Later, a person will walk the samples, each containing multiple potential catalysts, over to a different part of the lab for testing. Another AI agent will scan and interpret the data, using it to suggest another round of experiments to try to optimize the materials’ performance.  


This story is part of MIT Technology Review’s Hype Correction package, a series that resets expectations about what AI is, what it makes possible, and where we go next.

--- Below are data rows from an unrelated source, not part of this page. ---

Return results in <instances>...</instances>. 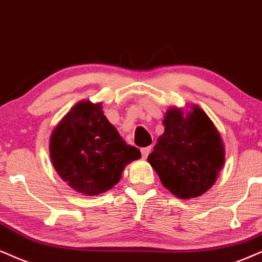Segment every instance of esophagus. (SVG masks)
<instances>
[{
  "instance_id": "34e87169",
  "label": "esophagus",
  "mask_w": 262,
  "mask_h": 262,
  "mask_svg": "<svg viewBox=\"0 0 262 262\" xmlns=\"http://www.w3.org/2000/svg\"><path fill=\"white\" fill-rule=\"evenodd\" d=\"M141 153H142V158H144V159H146V158H147L148 156H149V153H150V147H144V148H142Z\"/></svg>"
}]
</instances>
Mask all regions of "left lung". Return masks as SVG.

For now, a human scientist keeps a close eye on the experiments and will approve the next steps on the basis of the AI’s suggestions and the test results. But the startup is convinced this AI-controlled machine is a peek into the future of materials discovery—one in which autonomous labs could make it far cheaper and faster to come up with novel and useful compounds. 

Flush with hundreds of millions of dollars in new funding, Lila Sciences is one of AI’s latest unicorns. The company is on a larger mission to use AI-run autonomous labs for scientific discovery—the goal is to achieve what it calls scientific superintelligence. But I’m here this morning to learn specifically about the discovery of new materials. 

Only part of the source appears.